Weir looked to Dubin. “Have you been in contact with the U.S. attorney?” By which he meant, What the hell are you doing talking to the U.S. attorney behind our backs?
Dubin smiled Fisk’s way. Not really an expression of pleasure or amusement, Fisk knew. “No, wouldn’t talk to him without you.”
Fisk said to Weir, “But he may be
amenable. Worst case, it takes Yodeler an hour to get a new burner phone and go to Penn Station or wherever he goes to read the message, and it takes him the same amount of time or more to compose and send a response. That’s time he’s not working on sacrifices.”
He was surprised to see Chay nodding her accord. One of the things he’d learned at the Farm—the CIA-run field-officer training base just outside of Williamsburg, Virginia—was that a mere nod of corroboration by a second party almost always causes the target’s trust-governing synapse to fire. And approval from a woman is almost twice as effective on the Weirs and Evanses of the world, which is to say: men.
Indeed Evans appeared impressed. He looked to Weir. “Flagpole?”
“As long as we red-team it,” Weir said, in turn looking to Dubin, probably because he sensed that Fisk would try to spike the red team. In which case Weir was right. In red-team sessions, the Bureau brought together an assortment of agents and analysts and specialists and tried to see things from the adversary’s perspective.
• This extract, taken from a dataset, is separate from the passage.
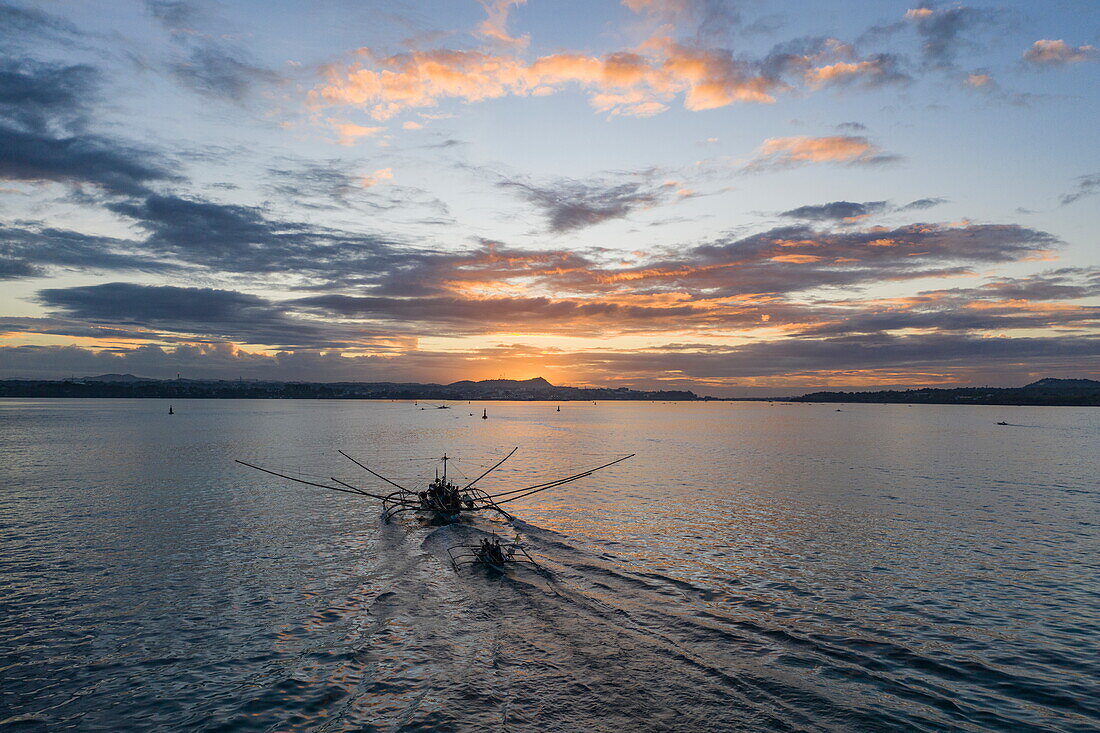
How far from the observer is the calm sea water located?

While that could be valuable, Fisk thought, in this context, “red team” was a euphemism for more sitting around pontificating.
“Can’t hurt,” Dubin said. Which was more politics. Or maybe too many years out of the field had softened him.
“Great,” Fisk said. He meant it too. The red team would convene in the SCIF at the JTTF, meaning Chay would be excluded. He would claim something came up, precluding his attendance. And something would definitely come up. Unencumbered by meetings and his shadow, he might just get some work done tonight.
The Cartel ought to make a donation to the Online Foundation to Support Whistle-Blowers, thought Blackwell.
Last week, he’d been able to find the Drug Enforcement Agency’s mole hiding in a safe house in Miami thanks to a leaked law-enforcement-expenditure form listing the dummy corporation the DEA had used on a previous sting operation in Key Biscayne, a cigarette-boat dealership. The same dummy corporation paid the utilities bill at the safe house.